- [What is needed]: Nothing in the records may be left out or altered; reproduce them all exactly.

- [Data for this exercise]:
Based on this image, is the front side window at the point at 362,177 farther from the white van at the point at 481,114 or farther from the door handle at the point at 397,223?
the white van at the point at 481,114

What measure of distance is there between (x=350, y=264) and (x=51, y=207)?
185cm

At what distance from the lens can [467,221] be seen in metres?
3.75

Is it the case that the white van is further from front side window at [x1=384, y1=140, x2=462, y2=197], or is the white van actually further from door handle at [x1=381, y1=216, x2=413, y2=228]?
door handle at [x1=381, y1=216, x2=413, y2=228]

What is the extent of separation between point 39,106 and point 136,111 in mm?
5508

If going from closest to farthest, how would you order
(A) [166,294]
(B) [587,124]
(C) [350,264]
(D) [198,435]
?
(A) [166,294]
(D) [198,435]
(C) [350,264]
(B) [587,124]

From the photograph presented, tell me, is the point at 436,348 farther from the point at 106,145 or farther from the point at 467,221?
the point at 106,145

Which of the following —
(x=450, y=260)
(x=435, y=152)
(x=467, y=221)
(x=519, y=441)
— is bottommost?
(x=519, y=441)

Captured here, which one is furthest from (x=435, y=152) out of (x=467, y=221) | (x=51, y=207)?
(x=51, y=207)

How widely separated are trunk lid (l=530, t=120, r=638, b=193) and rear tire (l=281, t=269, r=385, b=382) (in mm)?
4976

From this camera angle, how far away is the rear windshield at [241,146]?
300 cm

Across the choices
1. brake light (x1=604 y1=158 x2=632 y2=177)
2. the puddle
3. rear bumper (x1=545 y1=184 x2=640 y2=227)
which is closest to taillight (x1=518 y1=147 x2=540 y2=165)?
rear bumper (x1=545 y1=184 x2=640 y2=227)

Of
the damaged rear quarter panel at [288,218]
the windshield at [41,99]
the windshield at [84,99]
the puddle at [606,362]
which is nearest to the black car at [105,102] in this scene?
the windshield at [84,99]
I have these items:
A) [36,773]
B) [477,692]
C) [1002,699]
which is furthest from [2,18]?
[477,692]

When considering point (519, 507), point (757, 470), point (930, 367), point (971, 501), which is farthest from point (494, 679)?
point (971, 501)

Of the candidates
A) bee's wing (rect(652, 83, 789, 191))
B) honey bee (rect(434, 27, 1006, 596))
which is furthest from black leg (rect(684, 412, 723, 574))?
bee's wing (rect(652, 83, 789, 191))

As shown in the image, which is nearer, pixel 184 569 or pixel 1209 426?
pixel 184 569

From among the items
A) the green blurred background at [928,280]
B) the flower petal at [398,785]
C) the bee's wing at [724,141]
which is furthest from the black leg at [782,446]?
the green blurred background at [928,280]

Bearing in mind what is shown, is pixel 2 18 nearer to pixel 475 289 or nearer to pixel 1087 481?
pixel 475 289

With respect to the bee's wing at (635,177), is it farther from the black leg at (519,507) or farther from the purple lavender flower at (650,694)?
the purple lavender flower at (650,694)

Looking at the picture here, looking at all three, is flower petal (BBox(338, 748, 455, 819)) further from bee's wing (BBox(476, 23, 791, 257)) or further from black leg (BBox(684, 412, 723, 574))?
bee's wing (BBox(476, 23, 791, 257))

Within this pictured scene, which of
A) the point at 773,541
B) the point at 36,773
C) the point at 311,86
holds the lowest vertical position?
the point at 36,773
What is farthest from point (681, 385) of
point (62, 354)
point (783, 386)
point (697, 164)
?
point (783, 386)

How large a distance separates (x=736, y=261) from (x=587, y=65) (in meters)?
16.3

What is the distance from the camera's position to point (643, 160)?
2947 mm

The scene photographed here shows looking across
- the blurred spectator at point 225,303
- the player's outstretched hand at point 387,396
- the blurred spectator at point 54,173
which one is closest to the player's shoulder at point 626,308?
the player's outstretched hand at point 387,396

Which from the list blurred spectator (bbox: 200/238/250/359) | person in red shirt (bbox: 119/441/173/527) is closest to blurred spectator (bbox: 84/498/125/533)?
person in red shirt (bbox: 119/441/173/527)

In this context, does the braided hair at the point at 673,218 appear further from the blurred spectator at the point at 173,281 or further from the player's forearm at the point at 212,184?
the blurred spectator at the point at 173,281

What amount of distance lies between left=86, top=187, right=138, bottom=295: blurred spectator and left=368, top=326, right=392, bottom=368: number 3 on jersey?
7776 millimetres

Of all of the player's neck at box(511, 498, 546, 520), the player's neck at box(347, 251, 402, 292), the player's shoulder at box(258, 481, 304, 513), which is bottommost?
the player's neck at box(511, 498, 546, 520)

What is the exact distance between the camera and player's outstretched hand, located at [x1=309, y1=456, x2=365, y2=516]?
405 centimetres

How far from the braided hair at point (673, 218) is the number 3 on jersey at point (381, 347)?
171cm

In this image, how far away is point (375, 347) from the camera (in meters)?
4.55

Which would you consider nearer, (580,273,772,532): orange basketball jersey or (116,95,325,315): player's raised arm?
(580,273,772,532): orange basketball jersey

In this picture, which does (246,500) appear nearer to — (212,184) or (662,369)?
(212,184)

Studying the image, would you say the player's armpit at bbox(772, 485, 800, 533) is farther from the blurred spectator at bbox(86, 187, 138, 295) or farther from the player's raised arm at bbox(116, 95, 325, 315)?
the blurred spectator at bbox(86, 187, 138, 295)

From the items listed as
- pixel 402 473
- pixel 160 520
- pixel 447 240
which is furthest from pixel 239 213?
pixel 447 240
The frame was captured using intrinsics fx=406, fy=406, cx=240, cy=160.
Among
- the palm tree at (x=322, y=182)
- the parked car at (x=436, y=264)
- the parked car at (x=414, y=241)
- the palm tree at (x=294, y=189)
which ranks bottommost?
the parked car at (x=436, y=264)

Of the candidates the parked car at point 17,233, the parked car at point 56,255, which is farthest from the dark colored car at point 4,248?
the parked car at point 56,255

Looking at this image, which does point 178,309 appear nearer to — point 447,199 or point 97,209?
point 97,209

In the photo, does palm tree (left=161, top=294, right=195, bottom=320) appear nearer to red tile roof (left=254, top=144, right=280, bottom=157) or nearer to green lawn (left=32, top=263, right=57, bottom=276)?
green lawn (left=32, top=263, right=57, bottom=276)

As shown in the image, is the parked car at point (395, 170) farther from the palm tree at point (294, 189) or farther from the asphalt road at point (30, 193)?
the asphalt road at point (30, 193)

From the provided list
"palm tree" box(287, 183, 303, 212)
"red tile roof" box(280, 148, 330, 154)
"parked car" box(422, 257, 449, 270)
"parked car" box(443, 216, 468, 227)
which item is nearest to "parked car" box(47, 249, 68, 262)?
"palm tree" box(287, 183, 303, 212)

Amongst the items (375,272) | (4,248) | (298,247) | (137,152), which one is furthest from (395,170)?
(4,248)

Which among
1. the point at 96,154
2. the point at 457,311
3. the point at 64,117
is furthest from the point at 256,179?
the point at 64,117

- [Answer to this problem]:
Based on this image, is the front side window at the point at 362,177 farther from the white van at the point at 481,114 or farther from the door handle at the point at 397,223?
the white van at the point at 481,114

What measure of distance is there between (x=350, y=264) and (x=51, y=207)?
185cm

At what distance from the lens can [467,221] be seen in metres?
3.75

Is it the case that the white van is further from front side window at [x1=384, y1=140, x2=462, y2=197], or is the white van actually further from door handle at [x1=381, y1=216, x2=413, y2=228]?
door handle at [x1=381, y1=216, x2=413, y2=228]

What is the extent of separation between point 39,106 and point 136,111 in mm?
5508

If going from closest to farthest, how would you order
(A) [166,294]
(B) [587,124]
(C) [350,264]
(D) [198,435]
?
(A) [166,294]
(D) [198,435]
(C) [350,264]
(B) [587,124]

From the photograph presented, tell me, is the point at 436,348 farther from the point at 106,145 or farther from the point at 467,221?
the point at 106,145

Which of the following —
(x=450, y=260)
(x=435, y=152)
(x=467, y=221)
(x=519, y=441)
— is bottommost?
(x=519, y=441)

Captured here, which one is furthest from (x=435, y=152) out of (x=467, y=221) | (x=51, y=207)?
(x=51, y=207)

How widely separated are trunk lid (l=530, t=120, r=638, b=193) and rear tire (l=281, t=269, r=385, b=382) (in mm)?
4976

From this camera angle, how far away is the rear windshield at [241,146]?
300 cm

Across the choices
1. brake light (x1=604 y1=158 x2=632 y2=177)
2. the puddle
3. rear bumper (x1=545 y1=184 x2=640 y2=227)
which is closest to taillight (x1=518 y1=147 x2=540 y2=165)?
rear bumper (x1=545 y1=184 x2=640 y2=227)

Of
the damaged rear quarter panel at [288,218]
the windshield at [41,99]
the windshield at [84,99]
the puddle at [606,362]
which is nearest to the black car at [105,102] in this scene?
the windshield at [84,99]
I have these items:
A) [36,773]
B) [477,692]
C) [1002,699]
which is furthest from [2,18]?
[477,692]

When considering point (519, 507), point (757, 470), point (930, 367), point (971, 501), which is farthest from point (494, 679)?
point (971, 501)

Of the candidates
A) bee's wing (rect(652, 83, 789, 191))
B) honey bee (rect(434, 27, 1006, 596))
which is furthest from black leg (rect(684, 412, 723, 574))?
bee's wing (rect(652, 83, 789, 191))

As shown in the image, which is nearer, pixel 184 569 or pixel 1209 426?
pixel 184 569

From among the items
A) the green blurred background at [928,280]
B) the flower petal at [398,785]
C) the bee's wing at [724,141]
which is furthest from the black leg at [782,446]?
the green blurred background at [928,280]

Bearing in mind what is shown, is pixel 2 18 nearer to pixel 475 289 or nearer to pixel 1087 481?
pixel 475 289

With respect to the bee's wing at (635,177), is it farther from the black leg at (519,507) or farther from the purple lavender flower at (650,694)?
the purple lavender flower at (650,694)

Looking at the picture here, looking at all three, is flower petal (BBox(338, 748, 455, 819)) further from bee's wing (BBox(476, 23, 791, 257)) or further from black leg (BBox(684, 412, 723, 574))?
bee's wing (BBox(476, 23, 791, 257))

Within this pictured scene, which of
A) the point at 773,541
B) the point at 36,773
C) the point at 311,86
holds the lowest vertical position?
the point at 36,773
What is farthest from point (681, 385) of
point (62, 354)
point (783, 386)
point (697, 164)
?
point (783, 386)

How large a distance separates (x=736, y=261) from (x=587, y=65) (in meters)?
16.3

What is the distance from the camera's position to point (643, 160)?
2947 mm

The scene photographed here shows looking across
- the blurred spectator at point 225,303
- the player's outstretched hand at point 387,396
- the blurred spectator at point 54,173
which one is closest to the player's shoulder at point 626,308?
the player's outstretched hand at point 387,396

Which from the list blurred spectator (bbox: 200/238/250/359) | person in red shirt (bbox: 119/441/173/527) is closest to blurred spectator (bbox: 84/498/125/533)?
person in red shirt (bbox: 119/441/173/527)

In this context, does the braided hair at the point at 673,218 appear further from the blurred spectator at the point at 173,281 or further from the player's forearm at the point at 212,184?
the blurred spectator at the point at 173,281

What amount of distance lies between left=86, top=187, right=138, bottom=295: blurred spectator and left=368, top=326, right=392, bottom=368: number 3 on jersey?
7776 millimetres

Of all of the player's neck at box(511, 498, 546, 520), the player's neck at box(347, 251, 402, 292), the player's shoulder at box(258, 481, 304, 513), which is bottommost?
the player's neck at box(511, 498, 546, 520)

What is the exact distance between the camera and player's outstretched hand, located at [x1=309, y1=456, x2=365, y2=516]?
405 centimetres

How far from the braided hair at point (673, 218) is the number 3 on jersey at point (381, 347)?
171cm

In this image, how far away is point (375, 347) from the camera (in meters)?
4.55

Which would you consider nearer, (580,273,772,532): orange basketball jersey or (116,95,325,315): player's raised arm?
(580,273,772,532): orange basketball jersey

In this picture, which does (246,500) appear nearer to — (212,184) or (662,369)?
(212,184)

Studying the image, would you say the player's armpit at bbox(772, 485, 800, 533) is farther from the blurred spectator at bbox(86, 187, 138, 295) or farther from the player's raised arm at bbox(116, 95, 325, 315)?
the blurred spectator at bbox(86, 187, 138, 295)

From the items listed as
- pixel 402 473
- pixel 160 520
- pixel 447 240
which is furthest from pixel 239 213?
pixel 447 240
The frame was captured using intrinsics fx=406, fy=406, cx=240, cy=160.
Among
- the palm tree at (x=322, y=182)
- the parked car at (x=436, y=264)
- the parked car at (x=414, y=241)
- the palm tree at (x=294, y=189)
which ranks bottommost?
the parked car at (x=436, y=264)

Of the candidates the parked car at point 17,233, the parked car at point 56,255, which is farthest from the dark colored car at point 4,248?
the parked car at point 56,255

Looking at this image, which does point 178,309 appear nearer to — point 447,199 or point 97,209?
point 97,209

In the photo, does palm tree (left=161, top=294, right=195, bottom=320) appear nearer to red tile roof (left=254, top=144, right=280, bottom=157) or nearer to green lawn (left=32, top=263, right=57, bottom=276)?
green lawn (left=32, top=263, right=57, bottom=276)

As shown in the image, is the parked car at point (395, 170) farther from the palm tree at point (294, 189) or farther from the asphalt road at point (30, 193)?
the asphalt road at point (30, 193)

From the provided list
"palm tree" box(287, 183, 303, 212)
"red tile roof" box(280, 148, 330, 154)
"parked car" box(422, 257, 449, 270)
"parked car" box(443, 216, 468, 227)
which item is nearest to "parked car" box(47, 249, 68, 262)?
"palm tree" box(287, 183, 303, 212)

Amongst the items (375,272) | (4,248) | (298,247) | (137,152), which one is furthest from (395,170)?
(4,248)

Which among
1. the point at 96,154
2. the point at 457,311
3. the point at 64,117
is furthest from the point at 256,179?
the point at 64,117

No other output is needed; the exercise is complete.